Buyers are likely to call everyone who looks appropriate, if there are only a few
Interestingly, home buyers are more concerned with climate risk than mortgage providers. This may be due to the National Flood Insurance Program. This means that lenders may have some protection against flooding, at some risk to the government. According to Freddie Mack, other programs do not seem to affect climate risk. As such, home buyers are concerned that they could have a direct impact on falling prices. However, for creditors, the blow can be mitigated by government programs that cannot set an effective price in the event of climate risk.
First volumes, then prices
Home prices are an interesting market. Prices can move quite slowly. It is assumed that until prices fall, volumes may slow down. This is what researchers have seen off the coast of Florida.
The first volume was reduced because buyers were not ready to buy at market rates, then recently prices fell. This is in line with other house price declines, such as the 2000s. Unlike fast-moving equity, where information can sometimes be included for hours, apartment prices are less likely to respond more slowly, as homeowners are initially simply reluctant to sell rather than falling in price.
Of course, although researchers see that some Florida properties are depreciating, it may be due to other factors, from low interest rates to COVID trends.

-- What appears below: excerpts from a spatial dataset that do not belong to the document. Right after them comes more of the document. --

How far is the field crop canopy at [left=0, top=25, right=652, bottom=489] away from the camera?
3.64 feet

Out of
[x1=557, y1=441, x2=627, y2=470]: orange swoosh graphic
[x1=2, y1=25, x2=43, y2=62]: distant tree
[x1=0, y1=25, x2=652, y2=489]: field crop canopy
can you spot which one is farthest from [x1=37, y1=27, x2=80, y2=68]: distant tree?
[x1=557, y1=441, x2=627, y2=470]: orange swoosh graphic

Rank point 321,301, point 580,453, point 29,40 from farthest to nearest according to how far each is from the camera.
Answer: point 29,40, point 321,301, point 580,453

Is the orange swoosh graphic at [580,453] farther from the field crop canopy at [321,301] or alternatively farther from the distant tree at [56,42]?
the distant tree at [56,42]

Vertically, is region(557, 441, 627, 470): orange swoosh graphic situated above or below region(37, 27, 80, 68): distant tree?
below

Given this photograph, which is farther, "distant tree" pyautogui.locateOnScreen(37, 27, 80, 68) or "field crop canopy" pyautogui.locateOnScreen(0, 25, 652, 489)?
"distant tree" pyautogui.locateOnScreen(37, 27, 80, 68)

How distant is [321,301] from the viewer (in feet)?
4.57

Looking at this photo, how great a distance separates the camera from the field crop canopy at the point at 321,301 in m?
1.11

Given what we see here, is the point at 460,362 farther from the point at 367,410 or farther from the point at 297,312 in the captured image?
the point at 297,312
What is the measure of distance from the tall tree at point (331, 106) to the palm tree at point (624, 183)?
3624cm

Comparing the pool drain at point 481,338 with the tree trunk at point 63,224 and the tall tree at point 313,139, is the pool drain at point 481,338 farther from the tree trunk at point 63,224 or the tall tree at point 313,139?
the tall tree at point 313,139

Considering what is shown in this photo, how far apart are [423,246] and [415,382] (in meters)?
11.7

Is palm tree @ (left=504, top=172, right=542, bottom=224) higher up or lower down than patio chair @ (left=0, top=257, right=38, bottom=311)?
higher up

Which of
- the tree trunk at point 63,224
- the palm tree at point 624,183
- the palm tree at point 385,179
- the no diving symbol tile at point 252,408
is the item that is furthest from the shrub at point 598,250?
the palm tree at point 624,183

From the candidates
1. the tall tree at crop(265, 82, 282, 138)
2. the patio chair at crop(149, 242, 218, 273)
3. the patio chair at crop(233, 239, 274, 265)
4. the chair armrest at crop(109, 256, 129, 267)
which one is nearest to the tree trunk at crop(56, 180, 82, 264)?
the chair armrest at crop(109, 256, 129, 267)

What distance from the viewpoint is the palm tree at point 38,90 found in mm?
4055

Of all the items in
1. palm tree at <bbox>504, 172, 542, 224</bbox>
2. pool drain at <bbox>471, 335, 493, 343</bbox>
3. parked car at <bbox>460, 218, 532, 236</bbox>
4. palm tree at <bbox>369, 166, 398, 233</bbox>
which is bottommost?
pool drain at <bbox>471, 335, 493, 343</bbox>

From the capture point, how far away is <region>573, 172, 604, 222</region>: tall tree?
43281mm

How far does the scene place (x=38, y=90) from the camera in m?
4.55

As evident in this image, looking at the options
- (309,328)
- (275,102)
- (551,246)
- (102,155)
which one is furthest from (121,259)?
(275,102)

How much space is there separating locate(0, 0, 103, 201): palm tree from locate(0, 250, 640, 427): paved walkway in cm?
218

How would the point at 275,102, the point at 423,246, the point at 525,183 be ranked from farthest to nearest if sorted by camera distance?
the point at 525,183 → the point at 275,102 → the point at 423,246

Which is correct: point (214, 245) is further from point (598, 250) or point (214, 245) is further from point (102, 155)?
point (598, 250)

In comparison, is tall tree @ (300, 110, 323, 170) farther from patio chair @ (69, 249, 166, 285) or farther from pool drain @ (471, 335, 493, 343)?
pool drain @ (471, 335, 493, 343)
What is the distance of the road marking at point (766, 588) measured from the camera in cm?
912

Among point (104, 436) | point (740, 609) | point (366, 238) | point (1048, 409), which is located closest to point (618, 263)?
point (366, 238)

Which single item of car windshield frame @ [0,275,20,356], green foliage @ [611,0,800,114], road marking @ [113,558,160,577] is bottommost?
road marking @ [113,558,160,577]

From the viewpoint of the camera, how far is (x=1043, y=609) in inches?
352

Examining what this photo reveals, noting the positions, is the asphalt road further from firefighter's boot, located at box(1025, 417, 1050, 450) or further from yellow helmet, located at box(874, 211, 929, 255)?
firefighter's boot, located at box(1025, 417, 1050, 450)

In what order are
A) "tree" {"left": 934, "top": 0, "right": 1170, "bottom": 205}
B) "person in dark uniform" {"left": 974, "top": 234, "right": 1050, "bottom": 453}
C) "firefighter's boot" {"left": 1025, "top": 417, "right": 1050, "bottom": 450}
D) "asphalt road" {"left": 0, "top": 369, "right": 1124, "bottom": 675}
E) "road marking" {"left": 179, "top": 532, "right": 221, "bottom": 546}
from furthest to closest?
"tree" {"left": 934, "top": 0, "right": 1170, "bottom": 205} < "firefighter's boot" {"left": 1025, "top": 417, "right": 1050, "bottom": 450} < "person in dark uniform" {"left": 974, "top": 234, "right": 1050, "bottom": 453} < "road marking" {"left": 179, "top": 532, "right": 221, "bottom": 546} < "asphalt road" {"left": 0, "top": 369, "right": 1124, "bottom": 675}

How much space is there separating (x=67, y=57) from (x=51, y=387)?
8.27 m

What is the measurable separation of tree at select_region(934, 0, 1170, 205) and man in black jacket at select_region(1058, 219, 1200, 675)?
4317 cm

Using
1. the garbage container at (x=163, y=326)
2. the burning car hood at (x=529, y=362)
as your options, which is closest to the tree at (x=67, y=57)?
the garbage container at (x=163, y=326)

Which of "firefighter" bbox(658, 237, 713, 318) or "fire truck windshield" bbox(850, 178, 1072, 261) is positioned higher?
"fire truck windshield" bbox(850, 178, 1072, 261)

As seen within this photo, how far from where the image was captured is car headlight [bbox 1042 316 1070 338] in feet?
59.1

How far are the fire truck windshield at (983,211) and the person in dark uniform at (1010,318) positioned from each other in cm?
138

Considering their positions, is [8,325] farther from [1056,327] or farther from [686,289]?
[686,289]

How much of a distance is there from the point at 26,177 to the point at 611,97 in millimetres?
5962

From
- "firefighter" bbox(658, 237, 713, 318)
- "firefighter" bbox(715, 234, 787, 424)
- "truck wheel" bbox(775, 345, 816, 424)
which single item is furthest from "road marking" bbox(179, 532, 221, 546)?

It is difficult to prove conclusively that climate change is the ultimate driving force.
That said, the main difference between the features that the researchers studied was that some were in coastal areas and others were not. And indeed, as climate change emerges as a risk factor, researchers are finding what they expected.
Stock prices have begun to pay attention to climate risk, the latest major investment topic with the introduction of ESG. This includes some investors who are willing to pay a premium for companies that have excellent environmental experience and avoid market areas such as fossil fuels. Maybe now the environmental risk is also taken into account in housing prices. Of course, this is only early data from one state, but these Worton researchers, Benjamin Keys and Philip Mulder, may have found early signs of a broader trend.